• _Zu erledigende Aufgabe_
Bearbeite die folgenden Zeilen, indem du überall „door glass pane“ durch „glass panel“ ersetzt. Alles andere bleibt unverändert.

• _Zu bearbeitende Zeilen_
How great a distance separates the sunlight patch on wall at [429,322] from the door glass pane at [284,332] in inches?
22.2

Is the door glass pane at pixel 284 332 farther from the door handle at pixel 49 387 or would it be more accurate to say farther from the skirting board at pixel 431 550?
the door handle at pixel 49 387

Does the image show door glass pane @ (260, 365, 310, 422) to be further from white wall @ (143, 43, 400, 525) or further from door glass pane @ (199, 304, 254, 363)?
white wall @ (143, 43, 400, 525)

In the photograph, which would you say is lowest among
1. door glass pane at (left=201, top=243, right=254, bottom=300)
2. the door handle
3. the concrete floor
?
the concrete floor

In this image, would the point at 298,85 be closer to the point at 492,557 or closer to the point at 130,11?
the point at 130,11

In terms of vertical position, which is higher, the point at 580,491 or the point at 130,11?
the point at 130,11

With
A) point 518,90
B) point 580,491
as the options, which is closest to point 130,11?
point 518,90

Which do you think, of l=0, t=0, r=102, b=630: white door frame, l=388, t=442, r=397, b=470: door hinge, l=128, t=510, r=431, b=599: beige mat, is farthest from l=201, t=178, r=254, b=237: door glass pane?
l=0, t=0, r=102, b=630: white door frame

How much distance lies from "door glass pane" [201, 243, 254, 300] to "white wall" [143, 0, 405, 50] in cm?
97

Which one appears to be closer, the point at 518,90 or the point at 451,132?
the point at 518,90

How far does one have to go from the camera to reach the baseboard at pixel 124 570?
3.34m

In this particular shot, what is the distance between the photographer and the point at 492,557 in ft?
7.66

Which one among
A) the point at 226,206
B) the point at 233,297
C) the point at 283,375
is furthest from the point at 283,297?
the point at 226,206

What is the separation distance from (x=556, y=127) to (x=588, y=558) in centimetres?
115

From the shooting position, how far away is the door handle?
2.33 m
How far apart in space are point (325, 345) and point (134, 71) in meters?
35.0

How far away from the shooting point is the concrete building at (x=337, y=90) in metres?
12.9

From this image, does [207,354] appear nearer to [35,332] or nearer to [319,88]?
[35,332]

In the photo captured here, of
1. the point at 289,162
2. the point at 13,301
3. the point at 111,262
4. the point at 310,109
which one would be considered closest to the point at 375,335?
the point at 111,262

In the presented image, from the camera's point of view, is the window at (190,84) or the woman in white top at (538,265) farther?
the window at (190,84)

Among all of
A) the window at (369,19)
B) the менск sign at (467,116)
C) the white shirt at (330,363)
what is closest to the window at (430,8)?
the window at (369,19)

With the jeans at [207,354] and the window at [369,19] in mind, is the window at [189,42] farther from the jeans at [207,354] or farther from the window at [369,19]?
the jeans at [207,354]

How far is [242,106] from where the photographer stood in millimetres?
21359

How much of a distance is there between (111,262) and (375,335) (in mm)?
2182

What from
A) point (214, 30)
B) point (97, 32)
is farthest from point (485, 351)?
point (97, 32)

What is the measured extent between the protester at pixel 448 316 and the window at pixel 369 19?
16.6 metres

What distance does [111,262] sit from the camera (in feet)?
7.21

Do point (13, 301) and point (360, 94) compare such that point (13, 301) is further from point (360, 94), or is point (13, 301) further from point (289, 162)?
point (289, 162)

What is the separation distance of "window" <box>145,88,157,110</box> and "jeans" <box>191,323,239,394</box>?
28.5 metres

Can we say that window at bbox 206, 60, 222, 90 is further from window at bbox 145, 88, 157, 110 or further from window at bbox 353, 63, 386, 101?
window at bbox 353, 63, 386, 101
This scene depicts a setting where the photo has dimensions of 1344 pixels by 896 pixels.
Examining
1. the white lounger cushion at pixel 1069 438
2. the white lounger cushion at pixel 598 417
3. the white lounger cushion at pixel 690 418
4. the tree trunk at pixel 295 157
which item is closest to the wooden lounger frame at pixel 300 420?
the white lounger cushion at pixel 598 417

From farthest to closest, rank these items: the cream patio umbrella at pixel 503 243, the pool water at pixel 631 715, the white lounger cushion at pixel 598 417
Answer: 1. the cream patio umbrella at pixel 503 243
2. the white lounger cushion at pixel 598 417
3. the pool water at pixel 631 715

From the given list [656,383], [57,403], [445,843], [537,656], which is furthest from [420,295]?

• _Ergebnis der Aufgabe_
How great a distance separates the sunlight patch on wall at [429,322] from the glass panel at [284,332] in inches?
22.2

Is the glass panel at pixel 284 332 farther from the door handle at pixel 49 387 or would it be more accurate to say farther from the skirting board at pixel 431 550?
the door handle at pixel 49 387

Does the image show glass panel @ (260, 365, 310, 422) to be further from white wall @ (143, 43, 400, 525) or further from glass panel @ (199, 304, 254, 363)?
white wall @ (143, 43, 400, 525)

In the photograph, which would you say is lowest among
1. glass panel at (left=201, top=243, right=254, bottom=300)
2. the door handle
3. the concrete floor
?
the concrete floor

In this image, would the point at 298,85 be closer to the point at 492,557 or closer to the point at 130,11?
the point at 130,11

In terms of vertical position, which is higher, the point at 580,491 or the point at 130,11?
the point at 130,11

With
A) point 518,90
B) point 580,491
as the options, which is closest to point 130,11?
point 518,90

Which do you think, of l=0, t=0, r=102, b=630: white door frame, l=388, t=442, r=397, b=470: door hinge, l=128, t=510, r=431, b=599: beige mat, is farthest from l=201, t=178, r=254, b=237: glass panel?
l=0, t=0, r=102, b=630: white door frame

How much distance lies from "glass panel" [201, 243, 254, 300] to "white wall" [143, 0, 405, 50] in cm?
97

Which one appears to be closer, the point at 518,90 or the point at 451,132?
the point at 518,90

How far does one have to go from the camera to reach the baseboard at pixel 124 570?
3.34m

In this particular shot, what is the distance between the photographer and the point at 492,557 in ft?
7.66

Which one among
A) the point at 226,206
B) the point at 233,297
C) the point at 283,375
is furthest from the point at 283,297?
the point at 226,206

What is the separation distance from (x=556, y=127) to (x=588, y=558) in centimetres?
115

From the shooting position, how far away is the door handle?
2.33 m
How far apart in space are point (325, 345) and point (134, 71) in meters?
35.0

How far away from the shooting point is the concrete building at (x=337, y=90) in metres?
12.9

From this image, does [207,354] appear nearer to [35,332] or nearer to [319,88]?
[35,332]

In the photo captured here, of
1. the point at 289,162
2. the point at 13,301
3. the point at 111,262
4. the point at 310,109
which one would be considered closest to the point at 375,335?
the point at 111,262

In the presented image, from the camera's point of view, is the window at (190,84) or the woman in white top at (538,265) farther?
the window at (190,84)

Among all of
A) the window at (369,19)
B) the менск sign at (467,116)
C) the white shirt at (330,363)
what is closest to the window at (430,8)?
the window at (369,19)

With the jeans at [207,354] and the window at [369,19] in mind, is the window at [189,42] farther from the jeans at [207,354] or farther from the window at [369,19]?
the jeans at [207,354]

How far is [242,106] from where the photographer stood in millimetres?
21359

How much of a distance is there between (111,262) and (375,335) (in mm)?
2182

What from
A) point (214, 30)
B) point (97, 32)
is farthest from point (485, 351)?
point (97, 32)

What is the measured extent between the protester at pixel 448 316 and the window at pixel 369 19?
16.6 metres

What distance does [111,262] sit from the camera (in feet)?
7.21

Do point (13, 301) and point (360, 94) compare such that point (13, 301) is further from point (360, 94), or is point (13, 301) further from point (289, 162)?
point (289, 162)

What is the separation distance of "window" <box>145,88,157,110</box> and "jeans" <box>191,323,239,394</box>?
28.5 metres

Can we say that window at bbox 206, 60, 222, 90 is further from window at bbox 145, 88, 157, 110 or further from window at bbox 353, 63, 386, 101?
window at bbox 353, 63, 386, 101
This scene depicts a setting where the photo has dimensions of 1344 pixels by 896 pixels.
Examining
1. the white lounger cushion at pixel 1069 438
2. the white lounger cushion at pixel 598 417
3. the white lounger cushion at pixel 690 418
4. the tree trunk at pixel 295 157
which item is closest to the wooden lounger frame at pixel 300 420?
the white lounger cushion at pixel 598 417

From farthest to closest, rank these items: the cream patio umbrella at pixel 503 243, the pool water at pixel 631 715, the white lounger cushion at pixel 598 417
Answer: 1. the cream patio umbrella at pixel 503 243
2. the white lounger cushion at pixel 598 417
3. the pool water at pixel 631 715

From the given list [656,383], [57,403], [445,843], [537,656], which is furthest from [420,295]?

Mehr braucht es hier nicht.